A phone call recording collected by the Turkish intelligence links the brutal murder of Saudi dissident journalist Jamal Khashoggi to the kingdom’s Crown Prince Mohammed bin Salman, known as MbS, The New York Times reports.
Citing three people familiar with the recording, The Times on Monday reported a secret phone conversation made by Maher Abdulaziz Mutreb, a member of the 15-man Saudi hit squad that killed Khashoggi, to a superior believed to be bin Salman’s aide.
In the phone call, which came shortly after Khashoggi’s murder on October 2 inside the Saudi consulate in Istanbul, Mutreb instructed his superior in Arabic to “tell your boss” that the murder mission had been accomplished.
American intelligence officials said “your boss” was a reference to MbS.
Meanwhile, Turkish intelligence officers told American officials they believed that Mutreb was speaking to bin Salman’s aide. Mutreb himself is a security officer who has frequently traveled with the Saudi crown prince.
According to the report, intelligence officials view the recording as “some of the strongest evidence” linking bin Salman to the murder of his outspoken critic.
“A phone call like that is about as close to a smoking gun as you are going to get,” said former CIA officer Bruce O. Riedel. “It is pretty incriminating evidence.”
Saudi officials, however, denied that the crown prince “had any knowledge whatsoever” of Khashoggi’s killing.
Riyadh finally acknowledged that Khashoggi had been murdered in a “premeditated” operation, after weeks of denials of any involvement in his disappearance.
Turkey’s chief prosecutor said the Washington Post columnist had been strangled upon arrival at the Saudi consulate and then dismembered.
A source at Turkish attorney general’s office said Saudi authorities had used acid and other chemicals to dispose of the body.
Separately on Tuesday, Turkey’s Daily Sabah daily released X-ray pictures of the Saudi hit squad’s luggage taken at airport security checks.
The photos showed a large scissor, scalpel and an electroshock device.
Details continue to surface on #Khashoggi:
— Ragıp Soylu (@ragipsoylu) November 13, 2018
• Sabah releases the X-ray pics of bags taken out of Turkey by Saudi team on the day of murder
• Large size of scissor, scalpel like tool along with electroshock device
• Police couldn’t open them due to diplomatic immunity pic.twitter.com/Cna3XbxUmV
The latest revelations could deal another blow to Saudi attempts to distance bin Salman from the gruesome murder, which has drawn an international outcry.
The call was part of a recording that the Turks played for CIA chief Gina Haspel during her visit to Ankara last month.
Turkey said it had shared the audio recordings with several countries, including Saudi Arabia and the US.
It is not clear how many recordings the Turkish intelligence is in possession of. Reuters cited two sources with knowledge of the issue as saying that Ankara has several of them.

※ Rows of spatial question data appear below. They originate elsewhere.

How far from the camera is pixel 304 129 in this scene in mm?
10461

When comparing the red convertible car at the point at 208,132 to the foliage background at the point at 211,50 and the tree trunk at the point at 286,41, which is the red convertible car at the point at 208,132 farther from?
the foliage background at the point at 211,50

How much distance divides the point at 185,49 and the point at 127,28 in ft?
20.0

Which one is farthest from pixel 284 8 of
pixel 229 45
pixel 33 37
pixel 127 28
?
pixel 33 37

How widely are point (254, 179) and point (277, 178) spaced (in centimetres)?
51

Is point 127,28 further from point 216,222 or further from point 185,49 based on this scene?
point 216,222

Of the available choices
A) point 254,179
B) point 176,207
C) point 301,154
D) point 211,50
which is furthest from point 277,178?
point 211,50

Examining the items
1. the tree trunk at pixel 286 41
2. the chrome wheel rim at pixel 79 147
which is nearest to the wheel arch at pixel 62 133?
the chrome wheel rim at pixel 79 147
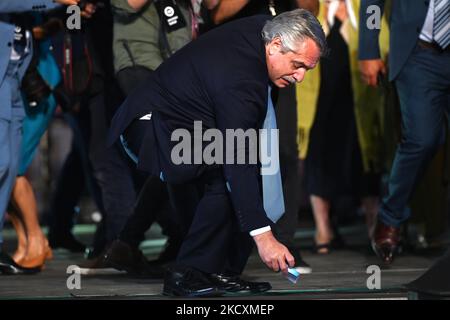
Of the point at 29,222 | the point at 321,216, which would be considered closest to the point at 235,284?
the point at 29,222

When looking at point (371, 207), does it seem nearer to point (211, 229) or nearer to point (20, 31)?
point (20, 31)

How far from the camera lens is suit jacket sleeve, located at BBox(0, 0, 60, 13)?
7250 millimetres

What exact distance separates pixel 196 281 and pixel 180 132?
621 mm

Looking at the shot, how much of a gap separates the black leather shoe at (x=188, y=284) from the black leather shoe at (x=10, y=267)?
1360mm

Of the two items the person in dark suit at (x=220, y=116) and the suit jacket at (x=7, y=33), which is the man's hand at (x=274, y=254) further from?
the suit jacket at (x=7, y=33)

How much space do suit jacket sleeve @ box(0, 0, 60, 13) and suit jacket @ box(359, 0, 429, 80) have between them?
154cm

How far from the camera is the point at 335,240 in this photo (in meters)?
8.76

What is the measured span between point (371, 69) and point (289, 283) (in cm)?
147

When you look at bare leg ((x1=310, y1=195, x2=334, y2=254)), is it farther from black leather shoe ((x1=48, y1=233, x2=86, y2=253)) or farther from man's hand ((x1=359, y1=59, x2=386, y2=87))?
black leather shoe ((x1=48, y1=233, x2=86, y2=253))

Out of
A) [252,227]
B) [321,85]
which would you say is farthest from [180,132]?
[321,85]

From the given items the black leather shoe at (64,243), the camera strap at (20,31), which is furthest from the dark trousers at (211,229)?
the black leather shoe at (64,243)

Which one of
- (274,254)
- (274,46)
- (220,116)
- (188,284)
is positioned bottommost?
(188,284)

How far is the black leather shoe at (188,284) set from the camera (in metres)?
6.31

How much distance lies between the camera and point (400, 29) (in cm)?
751
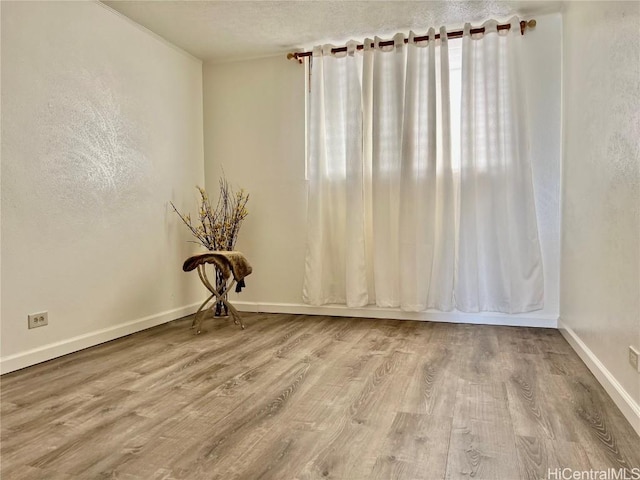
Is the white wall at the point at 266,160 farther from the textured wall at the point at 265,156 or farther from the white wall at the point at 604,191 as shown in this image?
the white wall at the point at 604,191

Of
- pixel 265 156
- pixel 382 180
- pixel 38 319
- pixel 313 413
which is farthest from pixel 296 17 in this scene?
pixel 313 413

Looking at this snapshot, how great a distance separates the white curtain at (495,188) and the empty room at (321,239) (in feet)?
0.06

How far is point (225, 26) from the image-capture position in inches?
144

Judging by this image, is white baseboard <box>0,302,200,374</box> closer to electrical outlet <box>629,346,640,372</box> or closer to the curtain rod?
the curtain rod

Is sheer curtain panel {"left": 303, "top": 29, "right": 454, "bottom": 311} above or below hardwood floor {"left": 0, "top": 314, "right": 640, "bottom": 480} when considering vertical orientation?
above

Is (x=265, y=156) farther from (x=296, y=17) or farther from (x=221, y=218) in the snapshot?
(x=296, y=17)

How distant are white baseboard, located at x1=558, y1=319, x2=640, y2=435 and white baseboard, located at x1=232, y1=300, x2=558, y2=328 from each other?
0.49m

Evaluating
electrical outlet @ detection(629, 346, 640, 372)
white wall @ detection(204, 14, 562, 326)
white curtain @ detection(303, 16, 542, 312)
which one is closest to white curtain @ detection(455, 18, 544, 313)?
white curtain @ detection(303, 16, 542, 312)

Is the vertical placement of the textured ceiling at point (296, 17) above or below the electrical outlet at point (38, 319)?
above

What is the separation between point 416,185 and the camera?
12.2 feet

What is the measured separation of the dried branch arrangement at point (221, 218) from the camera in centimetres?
404

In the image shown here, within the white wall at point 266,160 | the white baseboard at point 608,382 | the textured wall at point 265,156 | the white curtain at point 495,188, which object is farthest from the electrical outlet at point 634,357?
the textured wall at point 265,156

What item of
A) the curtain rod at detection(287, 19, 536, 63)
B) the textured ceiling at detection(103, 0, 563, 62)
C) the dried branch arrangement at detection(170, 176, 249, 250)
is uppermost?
the textured ceiling at detection(103, 0, 563, 62)

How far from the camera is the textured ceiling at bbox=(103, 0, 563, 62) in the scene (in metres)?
3.29
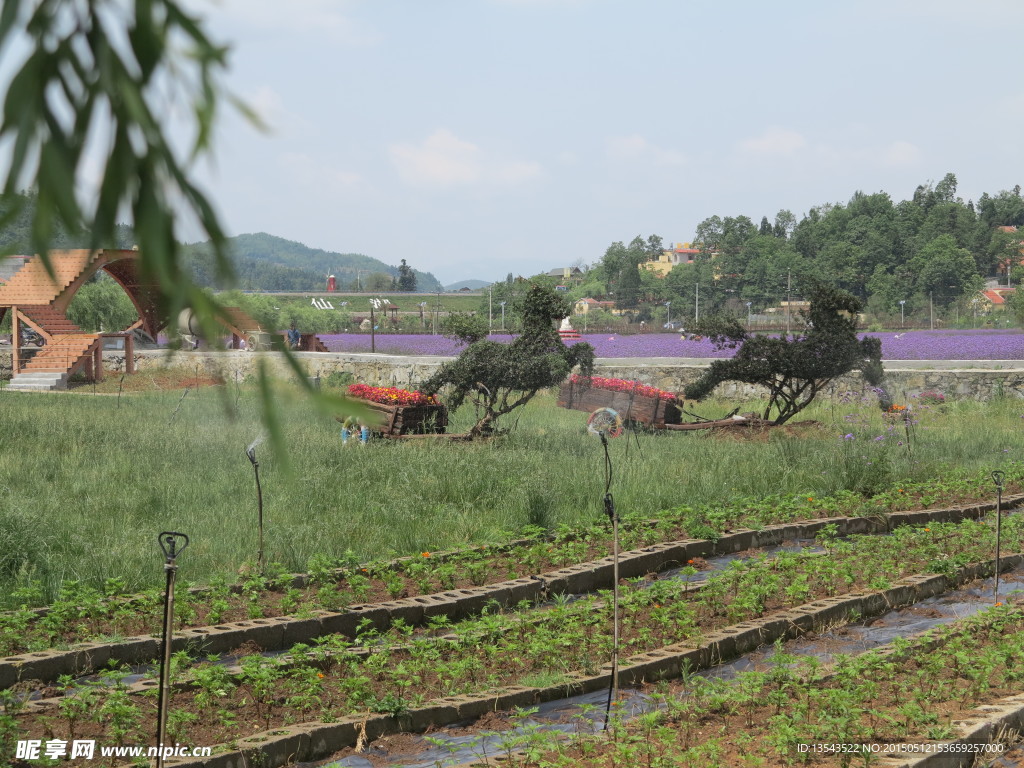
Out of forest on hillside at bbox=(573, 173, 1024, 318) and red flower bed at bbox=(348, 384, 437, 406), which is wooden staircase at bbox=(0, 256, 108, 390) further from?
forest on hillside at bbox=(573, 173, 1024, 318)

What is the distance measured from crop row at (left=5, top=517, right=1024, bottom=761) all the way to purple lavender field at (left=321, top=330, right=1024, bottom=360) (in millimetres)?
15088

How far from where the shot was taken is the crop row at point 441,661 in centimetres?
444

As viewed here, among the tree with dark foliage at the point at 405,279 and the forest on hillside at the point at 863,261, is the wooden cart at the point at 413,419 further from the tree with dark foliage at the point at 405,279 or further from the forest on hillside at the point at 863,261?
the tree with dark foliage at the point at 405,279

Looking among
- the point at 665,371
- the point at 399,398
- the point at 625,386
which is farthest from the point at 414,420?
the point at 665,371

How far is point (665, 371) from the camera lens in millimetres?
22344

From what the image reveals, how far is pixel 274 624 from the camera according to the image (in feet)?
19.1

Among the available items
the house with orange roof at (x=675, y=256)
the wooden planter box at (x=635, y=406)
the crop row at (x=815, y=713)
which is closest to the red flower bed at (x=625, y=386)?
the wooden planter box at (x=635, y=406)

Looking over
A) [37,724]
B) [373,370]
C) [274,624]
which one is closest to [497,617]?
[274,624]

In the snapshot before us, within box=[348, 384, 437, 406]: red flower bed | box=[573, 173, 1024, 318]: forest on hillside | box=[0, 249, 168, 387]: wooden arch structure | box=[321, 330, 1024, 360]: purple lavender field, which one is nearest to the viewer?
box=[348, 384, 437, 406]: red flower bed

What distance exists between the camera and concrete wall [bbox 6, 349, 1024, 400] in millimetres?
18875

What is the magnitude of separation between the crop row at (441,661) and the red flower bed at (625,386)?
794 cm

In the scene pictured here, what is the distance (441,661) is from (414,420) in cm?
838

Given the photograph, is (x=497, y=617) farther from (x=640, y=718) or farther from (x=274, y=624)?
(x=640, y=718)

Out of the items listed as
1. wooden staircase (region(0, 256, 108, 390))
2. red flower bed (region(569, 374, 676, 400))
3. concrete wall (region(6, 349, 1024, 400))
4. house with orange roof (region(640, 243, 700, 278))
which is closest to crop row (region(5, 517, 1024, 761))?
red flower bed (region(569, 374, 676, 400))
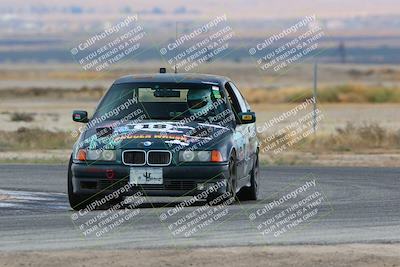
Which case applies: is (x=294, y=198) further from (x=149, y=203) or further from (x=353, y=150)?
(x=353, y=150)

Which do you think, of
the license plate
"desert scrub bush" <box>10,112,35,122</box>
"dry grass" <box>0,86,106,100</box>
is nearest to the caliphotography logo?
the license plate

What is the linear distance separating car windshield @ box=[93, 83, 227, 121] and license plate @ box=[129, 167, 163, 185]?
1133mm

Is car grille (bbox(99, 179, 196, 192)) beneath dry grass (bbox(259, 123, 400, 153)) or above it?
above

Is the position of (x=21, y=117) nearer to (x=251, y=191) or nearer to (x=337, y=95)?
(x=337, y=95)

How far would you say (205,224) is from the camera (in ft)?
44.6

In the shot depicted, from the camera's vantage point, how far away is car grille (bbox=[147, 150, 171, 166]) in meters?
15.0

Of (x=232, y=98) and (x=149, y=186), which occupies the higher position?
(x=232, y=98)

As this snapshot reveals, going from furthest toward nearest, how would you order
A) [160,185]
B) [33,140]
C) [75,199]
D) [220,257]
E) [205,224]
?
1. [33,140]
2. [75,199]
3. [160,185]
4. [205,224]
5. [220,257]

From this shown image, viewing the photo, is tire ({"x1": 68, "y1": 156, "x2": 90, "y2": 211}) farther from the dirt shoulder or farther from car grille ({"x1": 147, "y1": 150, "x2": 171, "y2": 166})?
the dirt shoulder

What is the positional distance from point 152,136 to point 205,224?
1.83 m

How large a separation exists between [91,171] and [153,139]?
778 mm

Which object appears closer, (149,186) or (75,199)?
(149,186)

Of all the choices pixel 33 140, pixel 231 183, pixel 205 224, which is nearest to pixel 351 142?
pixel 33 140

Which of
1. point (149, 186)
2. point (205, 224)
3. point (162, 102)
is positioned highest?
point (162, 102)
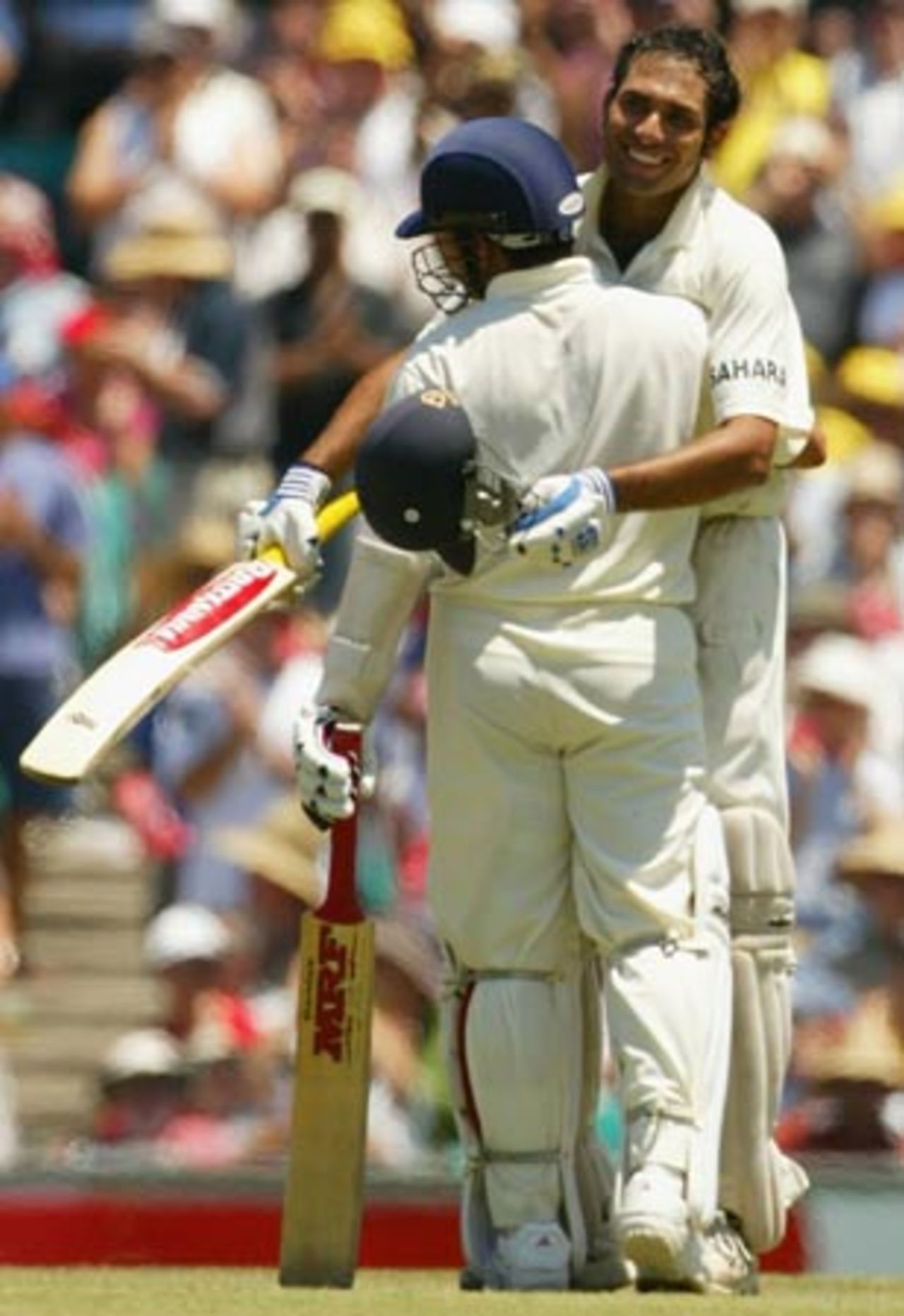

On Monday, Canada – which is involved in its own diplomatic row with Saudi Arabia over the kingdom’s human rights violations -- confirmed that it had been “fully briefed on what Turkey had to share.”
“Canada’s intelligence agencies have been working very closely on this issue with Turkish intelligence,” Prime Minister Justin Trudeau said. “We continue to be engaged with our allies on the investigation into accountability for the murder of Jamal Khashoggi and we are in discussions with our like-minded allies as to the next steps toward Saudi Arabia.”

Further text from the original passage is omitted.